Sexual harassment is a particular problem in workplaces and in relation­ships of unequal power. It takes place because men (harassers are usually, though not always, men) abuse their power, and because our culture denies that this is serious—suggesting in effect that "boys will be boys." Sexual harass­ment can be limited to sexual jokes in a classroom or on the job that make women feel uncomfortable. It is more serious when a woman's professor or boss or co-worker makes a sexual advance, especially when the woman has clearly indicated that such attentions are un­welcome. It is extremely serious when a woman's refusal of a sexual advance re­sults in punitive treatment or denial of a promotion.

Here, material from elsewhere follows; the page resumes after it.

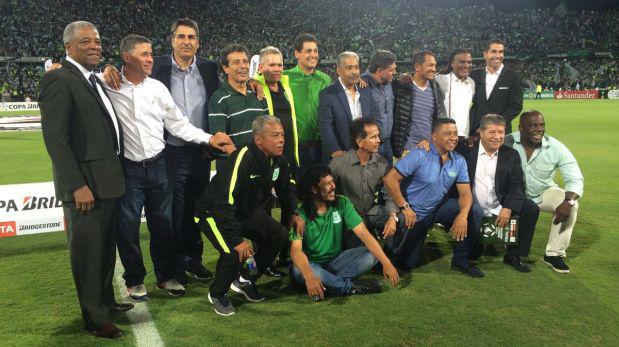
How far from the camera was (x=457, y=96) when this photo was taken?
6.21 m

This is also illegal, although male-dominated judges and grievance committees have been slow to enforce the law.

Sexual harassment causes difficulties not just when women who reject sexual advances are penalized, but whenever women work in an atmosphere where they fear they must either tolerate har­assment or lose their jobs. Harassment illustrates the fears – small and large – that women in our society are forced to live with because of the unequal power relationship between men and women. The Hill–Thomas case suggests that women's fear of speaking out is realistic, given the gender inequality built into the social structure.

Sexual harassment is not as extreme a crime as rape, but the underlying prob­lems are similar. Both are products of a culture that encourages male sexual aggressiveness, and both have been dis­missed by the "powers that be" because of the comparative powerlessness of women. It is still difficult, for example, to get date rape (forced sexual inter­course with a person the victim went out with voluntarily) taken seriously as a crime. Men, who have the power through the legal system to define what constitutes rape, typically consider this sort of assault trivial or even blame the victim for having provoked it. In one famous case of date rape, the boxer Mike Tyson was convicted of raping a con­testant in the Miss Black America beauty pageant. In an echo of the Hill–Thomas case, thousands of Afri­can-American church women were star­tled to hear the head of their religious denomination say that Tyson should be given a light sentence or set free – and some other ministers backed him up. As the women noted, all the ministers were male. Even though women were a ma­jority of the church members, the men dominated the leadership of the church.